実は、この2つの島に関しての記事を書いている途中、ある感情が芽生えてきました。
それは、
実際に現地に行ってみたい
という感情。
ということで、先日、大野島と大託間島へ行ってきました。
県境を中心にじっくりと見てきたので、早速その様子をお伝えします。
大野島と大託間島【現地の写真】
福岡と佐賀の県境はどうなっているのだろうか?
そう思いながら、島に入ること数分。
それは突然やってきました↓
目の前には佐賀県佐賀市の案内板が。
実は、この案内板の真下には小さな用水路があり、そこを境に福岡と佐賀に分かれているのです。
つまり、写真を撮っている場所は福岡県、奥に見える家は佐賀県ということになります。
ここを境に、通う学校であったり、県で受けられるサービスが違ってくるのです。
因みに、住所でいうと福岡県は「大川市大字大野島」、佐賀県は「佐賀市川副町大字大託間」となります。
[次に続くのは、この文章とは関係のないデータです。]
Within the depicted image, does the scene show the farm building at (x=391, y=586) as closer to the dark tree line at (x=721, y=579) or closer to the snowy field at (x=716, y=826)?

福岡と佐賀の県境がハッキリと認識できる場所は、島の東側にもあります↓
島の東側にはグラウンドがあるのですが、ご覧のように途中で福岡と佐賀に分かれています。
一見、同じ敷地内にあるグラウンドに見えますが、福岡は「筑後川総合運動公園」、佐賀は「佐賀市立川副運動広場」という名称になります。
県境からわずか50メートルほどの場所に、佐賀県の少年野球チームのバスがあったのは印象的でした。
グラウンドに行くと、このように福岡と佐賀の県境標が置かれていました。
余談ですが、遠くから見ると最初はお墓に見えました。
誰かが置いたのでしょう。
県境には、県境標の他、このように石も積まれていました。
一瞬、「もしかして2つの島の人は、仲が悪いの?」と思ってしまいましたが、そのようなことはないでしょう(おそらく・・・)。
グラウンドの真横を流れる筑後川。
筑後国(現在の福岡県)と肥前国(現在の佐賀県)が国境を決める際は、ここを柴(小さい雑木)が流れて行ったことでしょう。
そして、両国の人はその行き先をハラハラドキドキしながら見ていたはず。
大野島と大託間島は文化が違う?
上記に説明したグラウンドから程近い場所に松枝神社があります。
松枝神社は佐賀側。
神社の案内板には、島の歴史が書かれていました↓
興味深い点は、ちょうど真ん中あたりにある内容
一つの島が二県にまたがり、近世まではそれぞれ佐賀藩、柳川藩に属していたこともあって、歴史、民族、言語等が大いに異なっている。
現代に生きる私は、福岡県と佐賀県といえばお隣の県・仲の良い県というイメージしかありませんが、昔はきっとギスギスしていたのでしょう。
ここまで近い距離にある二つの島が、言語まで異なるとは驚きです。
私が高校時代にお世話になった担任の先生は、佐賀出身でした。
もし、福岡と佐賀が昔のようにギスギスしていたら、その先生は福岡で教鞭を振るってなかったかもしれません。
そう考えると私の進路や人生も少なからず変わっていたことでしょう。
以上、気になっていた福岡と佐賀の県境に行った話でした。